Limitations & Future Work

  • The quality of MLLM state prediction depends on LLaVA's capabilities; complex scenes may yield inaccurate state descriptions.
  • Experiments are conducted only at 256×256 resolution; high-resolution video prediction remains to be validated.
  • Autoregressive long-video generation may suffer from error accumulation, which the paper does not address.
  • The adapter design is relatively standard; exploring more parameter-efficient methods (e.g., LoRA) could further reduce training cost.
  • No comparison with recent closed-source models such as Sora is provided.

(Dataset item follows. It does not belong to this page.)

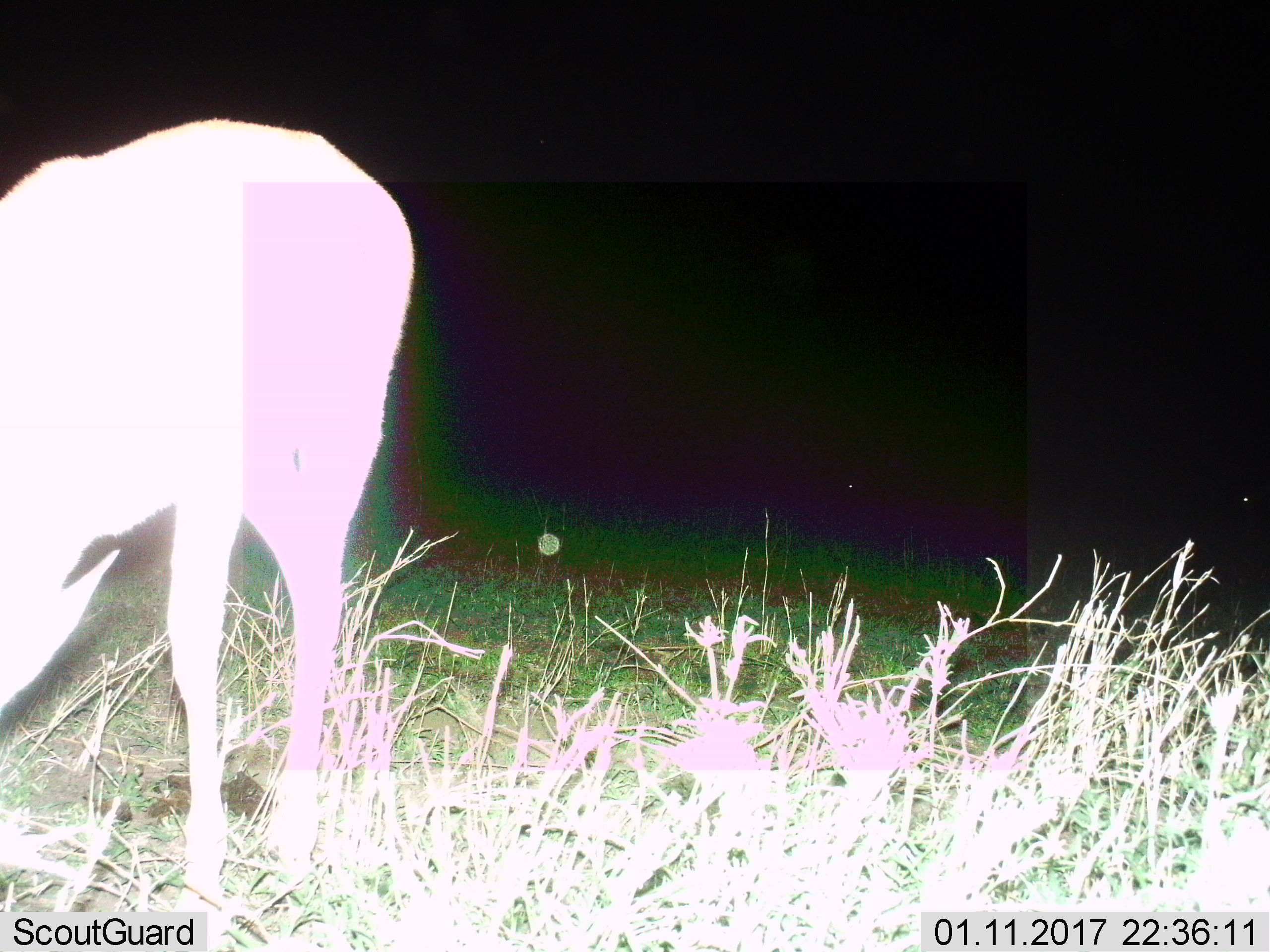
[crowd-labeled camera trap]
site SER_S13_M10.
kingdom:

  • AID shares conceptual similarity with AnimateDiff and Tune-A-Video in using adapters for transfer, but focuses specifically on TVP and introduces a more complete condition injection framework.
  • The dual-branch design of DQFormer draws inspiration from BLIP-2's Q-Former, with the addition of a frame-level decomposition branch.

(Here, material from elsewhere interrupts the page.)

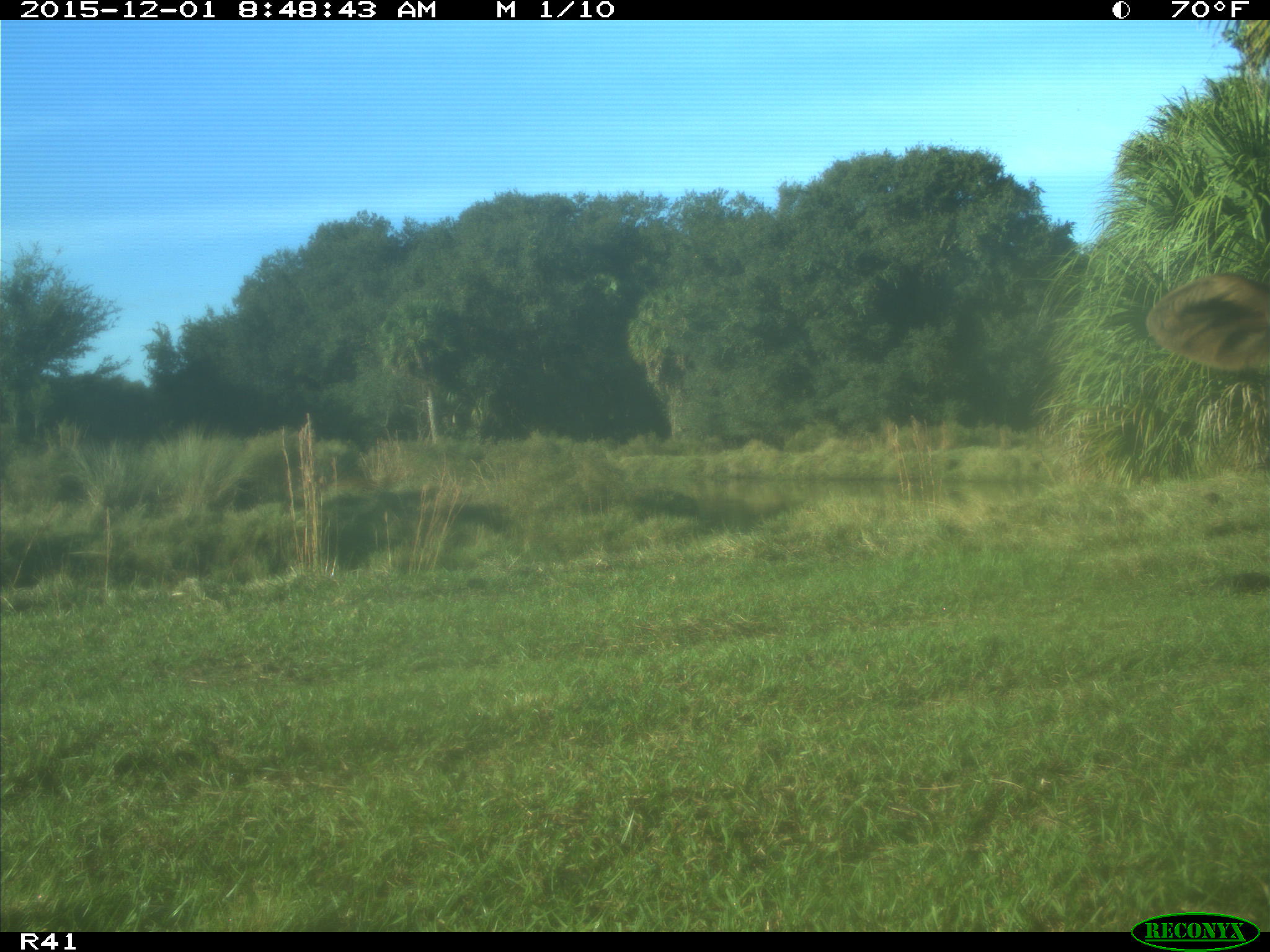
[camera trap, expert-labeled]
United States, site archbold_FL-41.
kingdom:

  • The results demonstrate the substantial potential of pretrained video models—high-quality video priors can significantly alleviate the difficulty of training on small datasets.

Rating

  • Novelty: ⭐⭐⭐⭐ First effective transfer of an I2V model to TVP; MLLM-based state prediction and DQFormer design are novel.
  • Experimental Thoroughness: ⭐⭐⭐⭐ Four datasets with comprehensive ablations, though comparisons with more recent methods are lacking.
  • Writing Quality: ⭐⭐⭐⭐ Method description is logically clear with well-formatted equations.
  • Value: ⭐⭐⭐⭐ Practical applicability to robotic manipulation and egocentric video prediction; FVD improvements are remarkable.